Многие брали детей на воспитание. Приглянулся людям и Валерка, но мать не отдавала его.

— Вот еще, нашли дурочку! — кричала она. — Я рожала, мучилась и вдруг ни с того ни с сего дитя свое родное чужому дяде отдам! Я еще пока не чокнулась!

— Да какой он вам родной, — хмуро говорила заведующая детдомом. — Спихнули его на руки государству!

— Я — мать-одиночка! И я имею право. Закон есть, — выходила из себя Валеркина мать.

Каждое воскресенье Валерка ждал маму, а она не приходила. Он плакал и все спрашивал у нянечек, где она.

Мать Валерки сначала работала продавцом в универмаге, а потом официанткой в ресторане скорого поезда. Почти каждый год она выходила замуж или расходилась с очередным мужем. Возвращаясь из рейса, она обыкновенно устраивала попойки. Это была развязная женщина, с накрашенными щеками и с бело-золотистыми от перекиси водорода волосами.
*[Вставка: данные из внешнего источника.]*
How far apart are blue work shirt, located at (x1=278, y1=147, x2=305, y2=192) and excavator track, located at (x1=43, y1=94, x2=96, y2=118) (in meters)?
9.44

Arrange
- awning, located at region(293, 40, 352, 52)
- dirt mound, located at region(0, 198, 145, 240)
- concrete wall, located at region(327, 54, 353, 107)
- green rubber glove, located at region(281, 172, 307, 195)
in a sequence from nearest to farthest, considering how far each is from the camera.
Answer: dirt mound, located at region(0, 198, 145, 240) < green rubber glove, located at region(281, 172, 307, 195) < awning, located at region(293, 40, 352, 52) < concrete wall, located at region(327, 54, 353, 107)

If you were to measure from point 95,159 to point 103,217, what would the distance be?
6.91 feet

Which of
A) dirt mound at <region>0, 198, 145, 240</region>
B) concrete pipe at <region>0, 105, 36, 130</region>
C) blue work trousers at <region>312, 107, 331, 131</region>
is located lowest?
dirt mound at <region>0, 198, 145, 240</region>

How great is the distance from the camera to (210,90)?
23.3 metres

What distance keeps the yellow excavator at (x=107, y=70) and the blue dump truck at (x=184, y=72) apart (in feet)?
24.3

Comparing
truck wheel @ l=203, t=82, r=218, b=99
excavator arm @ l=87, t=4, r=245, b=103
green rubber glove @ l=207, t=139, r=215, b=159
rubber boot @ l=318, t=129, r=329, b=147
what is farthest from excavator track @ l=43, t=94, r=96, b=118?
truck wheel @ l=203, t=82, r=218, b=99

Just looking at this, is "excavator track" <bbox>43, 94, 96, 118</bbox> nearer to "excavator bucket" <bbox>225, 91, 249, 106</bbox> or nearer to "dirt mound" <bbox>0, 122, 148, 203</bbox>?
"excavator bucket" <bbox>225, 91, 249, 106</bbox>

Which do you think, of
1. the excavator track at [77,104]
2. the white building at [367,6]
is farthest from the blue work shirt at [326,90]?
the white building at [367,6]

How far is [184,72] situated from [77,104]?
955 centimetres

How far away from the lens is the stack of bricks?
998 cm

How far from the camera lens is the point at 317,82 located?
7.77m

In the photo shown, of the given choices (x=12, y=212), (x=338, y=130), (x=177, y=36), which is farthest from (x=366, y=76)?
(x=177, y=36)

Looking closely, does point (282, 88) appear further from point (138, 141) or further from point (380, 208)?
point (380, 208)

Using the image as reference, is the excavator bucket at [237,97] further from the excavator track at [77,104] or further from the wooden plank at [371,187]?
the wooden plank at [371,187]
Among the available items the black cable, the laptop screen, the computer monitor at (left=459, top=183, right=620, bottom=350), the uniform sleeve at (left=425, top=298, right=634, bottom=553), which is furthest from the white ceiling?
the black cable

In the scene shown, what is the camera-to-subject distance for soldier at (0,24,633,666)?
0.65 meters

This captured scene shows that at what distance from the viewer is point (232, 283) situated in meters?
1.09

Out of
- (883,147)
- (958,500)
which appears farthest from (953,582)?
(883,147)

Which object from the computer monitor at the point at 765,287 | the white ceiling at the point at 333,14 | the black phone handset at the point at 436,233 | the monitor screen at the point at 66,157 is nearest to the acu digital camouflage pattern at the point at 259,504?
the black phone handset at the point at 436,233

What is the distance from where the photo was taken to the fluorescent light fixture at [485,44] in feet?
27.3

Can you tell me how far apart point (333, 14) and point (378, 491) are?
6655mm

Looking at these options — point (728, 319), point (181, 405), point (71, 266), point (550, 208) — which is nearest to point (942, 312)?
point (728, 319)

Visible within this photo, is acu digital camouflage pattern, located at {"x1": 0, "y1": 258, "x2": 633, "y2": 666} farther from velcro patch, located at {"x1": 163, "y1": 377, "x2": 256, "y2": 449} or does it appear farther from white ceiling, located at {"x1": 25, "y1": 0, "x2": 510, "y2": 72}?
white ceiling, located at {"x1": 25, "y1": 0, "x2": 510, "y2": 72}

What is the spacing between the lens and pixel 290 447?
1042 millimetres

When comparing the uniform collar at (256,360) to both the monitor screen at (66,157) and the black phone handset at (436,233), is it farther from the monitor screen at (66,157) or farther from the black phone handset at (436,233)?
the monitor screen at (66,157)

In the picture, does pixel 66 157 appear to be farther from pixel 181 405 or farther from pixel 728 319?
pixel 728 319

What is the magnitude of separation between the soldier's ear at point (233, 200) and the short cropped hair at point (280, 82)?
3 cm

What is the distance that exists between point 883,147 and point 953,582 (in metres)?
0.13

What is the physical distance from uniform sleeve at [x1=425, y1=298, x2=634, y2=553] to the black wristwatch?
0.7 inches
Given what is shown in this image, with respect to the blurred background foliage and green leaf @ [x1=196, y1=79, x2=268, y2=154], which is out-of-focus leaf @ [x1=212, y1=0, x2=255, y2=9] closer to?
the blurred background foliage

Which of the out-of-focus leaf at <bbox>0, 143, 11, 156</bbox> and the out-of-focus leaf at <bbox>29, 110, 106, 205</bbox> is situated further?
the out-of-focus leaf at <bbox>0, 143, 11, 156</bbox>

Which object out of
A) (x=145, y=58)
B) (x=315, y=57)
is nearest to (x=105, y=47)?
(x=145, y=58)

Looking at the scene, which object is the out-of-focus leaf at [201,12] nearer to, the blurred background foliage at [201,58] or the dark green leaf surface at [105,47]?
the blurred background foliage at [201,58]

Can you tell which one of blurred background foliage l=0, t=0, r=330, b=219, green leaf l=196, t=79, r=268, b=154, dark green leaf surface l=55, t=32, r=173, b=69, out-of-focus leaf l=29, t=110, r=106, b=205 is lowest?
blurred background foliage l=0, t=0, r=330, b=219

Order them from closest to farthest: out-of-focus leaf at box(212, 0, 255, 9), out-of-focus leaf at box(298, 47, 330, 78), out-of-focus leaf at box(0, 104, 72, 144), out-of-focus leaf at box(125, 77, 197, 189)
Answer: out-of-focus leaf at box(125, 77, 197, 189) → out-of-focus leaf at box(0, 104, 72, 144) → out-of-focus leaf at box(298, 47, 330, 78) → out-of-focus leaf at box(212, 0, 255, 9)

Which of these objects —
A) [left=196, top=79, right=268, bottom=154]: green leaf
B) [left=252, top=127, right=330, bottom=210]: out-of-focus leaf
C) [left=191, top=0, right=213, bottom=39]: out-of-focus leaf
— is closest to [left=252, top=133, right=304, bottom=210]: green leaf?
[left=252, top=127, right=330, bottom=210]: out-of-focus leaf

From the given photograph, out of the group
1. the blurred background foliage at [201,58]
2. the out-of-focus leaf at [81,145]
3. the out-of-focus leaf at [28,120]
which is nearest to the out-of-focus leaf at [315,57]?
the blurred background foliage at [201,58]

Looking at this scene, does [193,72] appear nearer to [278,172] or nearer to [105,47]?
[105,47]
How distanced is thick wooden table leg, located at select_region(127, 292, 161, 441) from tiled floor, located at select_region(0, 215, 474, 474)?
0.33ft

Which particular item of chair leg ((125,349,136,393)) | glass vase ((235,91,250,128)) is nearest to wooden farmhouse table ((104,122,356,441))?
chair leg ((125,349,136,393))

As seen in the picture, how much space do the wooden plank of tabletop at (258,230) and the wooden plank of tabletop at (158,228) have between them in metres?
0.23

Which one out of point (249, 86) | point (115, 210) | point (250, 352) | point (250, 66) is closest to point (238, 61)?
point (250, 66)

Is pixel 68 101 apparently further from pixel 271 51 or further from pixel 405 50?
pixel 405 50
Заведующая детдомом не раз ходила к ней, объясняла, что Валерка тоскует, ждет ее. Мать всплескивала руками, восклицала: «Ах, он, птенчик мой, кровинушка моя», — и клялась, что придет.

Но пришла она только через год, когда Валерке исполнилось шесть. В первую минуту он так и вспыхнул от радости. Золотистые волосы матери показались ему просто дивом. Она принесла синего мишку и кулек конфет. Ребенок влюбленно смотрел на нее и спрашивал:

— Почему ты так долго не приходила? Я каждый день тебя ждал, ждал. Я даже забыл твое лицо.

Глаза его были серьезными, а губы вздрагивали.

Мать начала так фальшиво разговаривать с ним, так неумело и глупо забавлять его, что Валерке стало тоскливо и скучно. Он не понимал, почему ему сделалось тоскливо и скучно. А от притворного прощального поцелуя стало еще тоскливее.

— Мамулька твоя очень занята, — тараторила мать, — но она скоро снова придет. Она маленькому сынулику подарочек принесет.

Валерка пощупал ее диковинные волосы и пошел в другую комнату, забыв на стуле мишку и конфеты.

И опять ее не было целый год. Валерка уже не говорил о ней ребятишкам.